24. The word ‘stop’ was held to be capable of two meanings (a) ceasing to moveand (b) stopping and remaining stopped. Houten v Police was an appeal from the Magistrates Court. The respondent was charged under section 65(1) of Transport Act 1962 (similar to s.44(1) Road Traffic Ordinance 1960) for failure to stop and ascertain. It was held that, the Court should interpret the duty to stop in such a way as will enable to fulfil some useful purpose. Richmond J in Waddington v Boyd said the meaning to use depends on the context of s65 (1) and said:

 

“I think that the actual purpose of subs (1) is to ensure that a driver must ascertain whether anyone is injured at a time when his own vehicle is stopped and not merely by observation from a moving vehicle. It follows that the duration of the stop which is required by the Act must be measured at least by the time reasonably necessary in all the prevailing circumstances to enable proper inquiry to be made.
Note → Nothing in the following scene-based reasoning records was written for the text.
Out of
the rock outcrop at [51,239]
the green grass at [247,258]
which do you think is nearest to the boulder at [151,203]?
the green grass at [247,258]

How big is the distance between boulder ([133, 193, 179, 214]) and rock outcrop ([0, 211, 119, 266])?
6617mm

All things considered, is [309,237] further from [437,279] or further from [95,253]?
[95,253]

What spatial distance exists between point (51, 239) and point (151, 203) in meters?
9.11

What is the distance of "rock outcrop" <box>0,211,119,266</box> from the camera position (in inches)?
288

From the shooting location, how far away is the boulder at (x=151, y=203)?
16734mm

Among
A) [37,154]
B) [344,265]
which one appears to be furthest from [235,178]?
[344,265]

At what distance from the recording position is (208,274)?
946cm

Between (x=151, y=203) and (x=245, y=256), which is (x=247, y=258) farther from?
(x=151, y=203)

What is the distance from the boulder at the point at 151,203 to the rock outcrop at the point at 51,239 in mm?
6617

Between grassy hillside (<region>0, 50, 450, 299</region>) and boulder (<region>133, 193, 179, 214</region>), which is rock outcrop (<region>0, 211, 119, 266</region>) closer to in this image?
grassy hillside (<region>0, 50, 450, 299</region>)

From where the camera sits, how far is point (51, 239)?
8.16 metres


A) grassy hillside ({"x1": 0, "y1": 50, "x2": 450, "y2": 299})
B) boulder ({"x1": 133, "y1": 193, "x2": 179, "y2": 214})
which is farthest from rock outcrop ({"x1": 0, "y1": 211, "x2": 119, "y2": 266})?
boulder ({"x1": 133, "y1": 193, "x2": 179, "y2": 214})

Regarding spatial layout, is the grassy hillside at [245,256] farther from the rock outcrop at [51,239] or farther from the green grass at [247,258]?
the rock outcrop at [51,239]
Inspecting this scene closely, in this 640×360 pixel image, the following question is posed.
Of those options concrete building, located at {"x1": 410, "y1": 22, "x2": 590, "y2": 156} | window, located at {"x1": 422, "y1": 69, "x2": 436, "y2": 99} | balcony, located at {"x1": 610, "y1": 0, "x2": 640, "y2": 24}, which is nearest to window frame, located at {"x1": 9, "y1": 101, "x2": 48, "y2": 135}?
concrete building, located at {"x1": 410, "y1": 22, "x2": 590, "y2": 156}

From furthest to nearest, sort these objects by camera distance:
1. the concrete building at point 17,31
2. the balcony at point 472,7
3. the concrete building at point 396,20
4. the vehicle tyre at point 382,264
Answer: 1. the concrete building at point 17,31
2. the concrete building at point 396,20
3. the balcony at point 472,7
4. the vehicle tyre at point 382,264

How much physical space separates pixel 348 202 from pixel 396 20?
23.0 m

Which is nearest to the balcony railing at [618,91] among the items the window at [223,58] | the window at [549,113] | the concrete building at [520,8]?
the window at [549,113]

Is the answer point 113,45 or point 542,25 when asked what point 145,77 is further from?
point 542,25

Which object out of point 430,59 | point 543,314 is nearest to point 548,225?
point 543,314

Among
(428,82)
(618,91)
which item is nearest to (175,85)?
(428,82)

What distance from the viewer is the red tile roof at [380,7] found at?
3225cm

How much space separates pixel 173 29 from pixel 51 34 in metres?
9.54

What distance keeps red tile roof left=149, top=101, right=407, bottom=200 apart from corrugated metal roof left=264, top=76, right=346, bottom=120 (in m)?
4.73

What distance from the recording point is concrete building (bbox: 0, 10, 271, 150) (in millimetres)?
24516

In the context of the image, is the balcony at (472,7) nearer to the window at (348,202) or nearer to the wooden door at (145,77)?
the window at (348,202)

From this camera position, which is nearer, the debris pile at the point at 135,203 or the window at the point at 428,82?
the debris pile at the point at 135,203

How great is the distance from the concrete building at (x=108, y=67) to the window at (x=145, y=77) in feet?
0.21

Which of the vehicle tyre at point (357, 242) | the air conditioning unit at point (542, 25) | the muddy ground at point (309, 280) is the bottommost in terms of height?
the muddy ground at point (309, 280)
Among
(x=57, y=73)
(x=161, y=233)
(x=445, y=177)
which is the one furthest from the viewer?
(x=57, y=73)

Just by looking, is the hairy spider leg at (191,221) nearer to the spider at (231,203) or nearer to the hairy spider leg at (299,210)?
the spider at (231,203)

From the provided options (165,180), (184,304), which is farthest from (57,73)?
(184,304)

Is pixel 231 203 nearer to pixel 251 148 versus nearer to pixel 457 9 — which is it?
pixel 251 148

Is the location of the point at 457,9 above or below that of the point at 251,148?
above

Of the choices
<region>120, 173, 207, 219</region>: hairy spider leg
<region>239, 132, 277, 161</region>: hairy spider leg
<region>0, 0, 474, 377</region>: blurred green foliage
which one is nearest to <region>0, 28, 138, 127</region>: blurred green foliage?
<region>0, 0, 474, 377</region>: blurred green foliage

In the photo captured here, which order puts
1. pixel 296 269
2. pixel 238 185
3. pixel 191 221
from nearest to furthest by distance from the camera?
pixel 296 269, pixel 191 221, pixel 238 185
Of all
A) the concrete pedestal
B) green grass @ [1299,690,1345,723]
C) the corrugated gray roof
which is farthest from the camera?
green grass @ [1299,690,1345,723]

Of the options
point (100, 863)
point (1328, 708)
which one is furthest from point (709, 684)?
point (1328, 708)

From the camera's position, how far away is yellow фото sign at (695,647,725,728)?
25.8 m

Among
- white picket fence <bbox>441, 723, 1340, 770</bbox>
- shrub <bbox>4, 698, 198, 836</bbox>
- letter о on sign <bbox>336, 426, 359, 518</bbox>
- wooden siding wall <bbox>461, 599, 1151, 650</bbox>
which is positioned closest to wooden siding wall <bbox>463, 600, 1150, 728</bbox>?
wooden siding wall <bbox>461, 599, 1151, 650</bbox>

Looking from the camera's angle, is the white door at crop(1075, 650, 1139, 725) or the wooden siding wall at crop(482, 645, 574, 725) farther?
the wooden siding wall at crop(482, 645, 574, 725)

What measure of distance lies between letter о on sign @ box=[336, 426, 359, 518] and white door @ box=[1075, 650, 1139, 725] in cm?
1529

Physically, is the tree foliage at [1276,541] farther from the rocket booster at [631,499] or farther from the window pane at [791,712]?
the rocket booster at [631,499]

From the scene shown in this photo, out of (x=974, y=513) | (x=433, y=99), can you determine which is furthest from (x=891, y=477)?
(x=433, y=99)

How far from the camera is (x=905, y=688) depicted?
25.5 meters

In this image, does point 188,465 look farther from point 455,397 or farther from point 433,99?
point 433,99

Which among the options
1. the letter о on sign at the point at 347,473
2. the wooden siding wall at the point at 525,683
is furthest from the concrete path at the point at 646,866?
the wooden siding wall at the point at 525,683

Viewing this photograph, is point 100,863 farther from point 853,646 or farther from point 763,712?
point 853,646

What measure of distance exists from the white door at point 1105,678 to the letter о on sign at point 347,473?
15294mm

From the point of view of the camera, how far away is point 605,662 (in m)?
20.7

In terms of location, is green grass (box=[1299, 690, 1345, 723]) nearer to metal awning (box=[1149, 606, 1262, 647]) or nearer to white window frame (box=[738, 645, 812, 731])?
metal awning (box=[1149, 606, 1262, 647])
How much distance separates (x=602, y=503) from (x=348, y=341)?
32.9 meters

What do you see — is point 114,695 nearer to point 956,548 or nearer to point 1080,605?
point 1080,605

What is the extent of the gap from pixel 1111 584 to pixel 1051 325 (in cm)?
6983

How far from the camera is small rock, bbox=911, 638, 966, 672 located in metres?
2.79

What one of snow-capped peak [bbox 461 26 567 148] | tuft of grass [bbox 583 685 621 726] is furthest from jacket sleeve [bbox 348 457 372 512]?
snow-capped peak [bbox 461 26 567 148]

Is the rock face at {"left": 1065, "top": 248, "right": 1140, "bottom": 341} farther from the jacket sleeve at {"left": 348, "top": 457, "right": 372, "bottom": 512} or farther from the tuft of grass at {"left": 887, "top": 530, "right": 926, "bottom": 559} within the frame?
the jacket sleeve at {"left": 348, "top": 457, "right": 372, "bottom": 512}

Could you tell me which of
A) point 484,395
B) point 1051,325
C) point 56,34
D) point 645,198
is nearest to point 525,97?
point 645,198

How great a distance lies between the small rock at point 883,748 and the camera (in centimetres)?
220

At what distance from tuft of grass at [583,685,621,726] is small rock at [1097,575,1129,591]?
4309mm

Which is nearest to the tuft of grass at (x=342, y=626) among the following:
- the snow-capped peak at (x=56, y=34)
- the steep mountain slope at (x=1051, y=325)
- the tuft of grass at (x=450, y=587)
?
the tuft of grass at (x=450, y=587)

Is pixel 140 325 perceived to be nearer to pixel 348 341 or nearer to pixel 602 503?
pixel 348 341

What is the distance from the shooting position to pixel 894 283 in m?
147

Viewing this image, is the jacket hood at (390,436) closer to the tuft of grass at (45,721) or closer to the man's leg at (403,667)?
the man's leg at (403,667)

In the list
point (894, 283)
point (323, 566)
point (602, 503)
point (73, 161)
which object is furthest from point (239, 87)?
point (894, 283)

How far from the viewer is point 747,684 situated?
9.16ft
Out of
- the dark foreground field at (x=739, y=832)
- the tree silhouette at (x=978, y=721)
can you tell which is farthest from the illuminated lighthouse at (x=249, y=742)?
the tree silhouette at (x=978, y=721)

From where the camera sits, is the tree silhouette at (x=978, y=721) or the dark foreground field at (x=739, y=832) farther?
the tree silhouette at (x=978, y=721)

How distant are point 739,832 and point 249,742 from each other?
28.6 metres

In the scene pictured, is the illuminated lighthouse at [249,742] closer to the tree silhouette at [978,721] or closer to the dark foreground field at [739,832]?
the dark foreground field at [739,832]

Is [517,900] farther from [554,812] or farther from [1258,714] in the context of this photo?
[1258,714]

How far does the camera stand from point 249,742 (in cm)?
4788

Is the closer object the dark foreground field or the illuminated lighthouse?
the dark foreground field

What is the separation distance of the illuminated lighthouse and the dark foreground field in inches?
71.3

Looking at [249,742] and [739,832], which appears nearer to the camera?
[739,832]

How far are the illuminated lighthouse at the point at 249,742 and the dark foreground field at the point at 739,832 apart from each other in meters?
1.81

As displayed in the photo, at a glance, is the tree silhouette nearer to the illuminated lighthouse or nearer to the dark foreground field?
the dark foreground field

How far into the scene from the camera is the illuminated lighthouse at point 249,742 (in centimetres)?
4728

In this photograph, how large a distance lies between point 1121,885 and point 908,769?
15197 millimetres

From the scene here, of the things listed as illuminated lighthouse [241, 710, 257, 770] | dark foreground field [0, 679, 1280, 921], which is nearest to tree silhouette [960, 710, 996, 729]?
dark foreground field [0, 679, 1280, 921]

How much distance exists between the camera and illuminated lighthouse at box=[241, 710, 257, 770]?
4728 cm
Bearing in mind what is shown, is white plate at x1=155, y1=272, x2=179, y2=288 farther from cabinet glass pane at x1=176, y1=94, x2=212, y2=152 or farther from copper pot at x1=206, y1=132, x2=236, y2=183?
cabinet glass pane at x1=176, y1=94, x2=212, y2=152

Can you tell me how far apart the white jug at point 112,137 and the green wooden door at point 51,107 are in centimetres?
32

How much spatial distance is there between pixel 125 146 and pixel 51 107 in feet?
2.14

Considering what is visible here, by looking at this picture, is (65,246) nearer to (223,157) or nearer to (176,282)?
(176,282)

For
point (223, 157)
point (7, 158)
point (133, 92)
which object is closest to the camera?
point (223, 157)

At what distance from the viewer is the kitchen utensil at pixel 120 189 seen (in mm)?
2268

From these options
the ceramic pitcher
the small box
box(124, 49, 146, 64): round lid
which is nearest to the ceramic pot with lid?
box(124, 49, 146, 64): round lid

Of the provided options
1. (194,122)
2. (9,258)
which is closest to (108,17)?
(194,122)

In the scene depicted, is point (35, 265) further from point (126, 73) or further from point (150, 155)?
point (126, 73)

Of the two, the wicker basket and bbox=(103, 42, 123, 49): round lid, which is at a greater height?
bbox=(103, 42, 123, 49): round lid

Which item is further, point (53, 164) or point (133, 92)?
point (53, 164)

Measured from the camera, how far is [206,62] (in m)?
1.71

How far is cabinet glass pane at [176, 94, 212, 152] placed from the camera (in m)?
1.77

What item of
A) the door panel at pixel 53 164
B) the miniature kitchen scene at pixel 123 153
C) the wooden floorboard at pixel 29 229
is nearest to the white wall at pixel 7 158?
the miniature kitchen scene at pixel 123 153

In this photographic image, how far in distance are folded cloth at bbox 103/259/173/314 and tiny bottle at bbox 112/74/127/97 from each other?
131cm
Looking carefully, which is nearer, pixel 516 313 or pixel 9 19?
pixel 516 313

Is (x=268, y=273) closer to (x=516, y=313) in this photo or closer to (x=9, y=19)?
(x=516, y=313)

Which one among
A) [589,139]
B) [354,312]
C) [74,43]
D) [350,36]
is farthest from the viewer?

Possibly it may also have to be measured by reference to the duty to render assistance, but that question does not arise in the present case as nobody was in fact injured”. 

5    R v Bowden [1938] NZLR 247
6    Waddington v Boyd [1959] NZLR 1332, 1335
7    [1971] NZLR 903
8    Supra, n 14 

 

25. As ‘to ascertain’ the appellant referred to Osten v Police where that court held to mean ‘to find out for a certainty’, which section 44(1) requires, if someone has been injured and that all practical assistance be rendered to that person including transporting that person to hospital. The duty to stop and ascertain is imposed only on the driver.

 

26. I agree with Richmond J in Waddington that the meaning of ‘stop’ to use depends on the context of section 65(1); “The actual purpose of subs (1) is to ensure that a driver must ascertain whether anyone is injured at a time when his own vehicle is stopped....”  The whole point of stopping is to ascertain whether anyone is injured. The duration to stop is the time reasonably necessary to ascertain whether any person is injured and to render assistance. In the circumstances, was there a need for the respondent to stop when her passenger Ms Teueli had suffered an injury and whatever that was, was sufficient to meet the ‘ascertain injury test’? 

 

27. Section 44(1) imposes a duty to stop and a duty to ascertain whether anyone is injured. There is no dispute that the respondent failed to stop, that straight away after the accident reversed and drove off. Section 44(1) has to be given liberal interpretation applicable to the circumstances to give it practicality. The purpose of section 44(1) is about ascertaining whether any person is injured where there is a vehicle accident. The duty to stop is imposed in order to achieve this purpose. 

 

28. In the present circumstances, the purpose behind s.44(1) has been achieved regardless that the  respondent did not stop but the respondent did ascertain that her passenger (Ms Teueli) had suffered an injury. Ms Teueli insisted to the respondent to take her to the hospital straight away. Understandably, the respondent took her straight away to hospital. No one else was, in fact, injured in any event. 

 

29. The words ‘any person’ in s.44(1) is not defined to mean a person or persons other than the passenger(s) of your vehicle.  Those words must be given ordinary meaning and would therefore, include Ms Teueli who was a passenger of the respondent. 

 

30. As to section 44(4) I fail to see what relevance this section is as, it refers to where no one is injured.

 

31. This ground of appeal is dismissed.

 

Conclusion:

 

32. The appeal on the charge of negligent driving causing injury is upheld. Pursuant to section 154(b)(iii) of Criminal Procedure Act 2016, the respondent is convicted of the charge of negligent driving causing injury.

 

33. The appeal on the charge of failure to stop and ascertain is dismissed.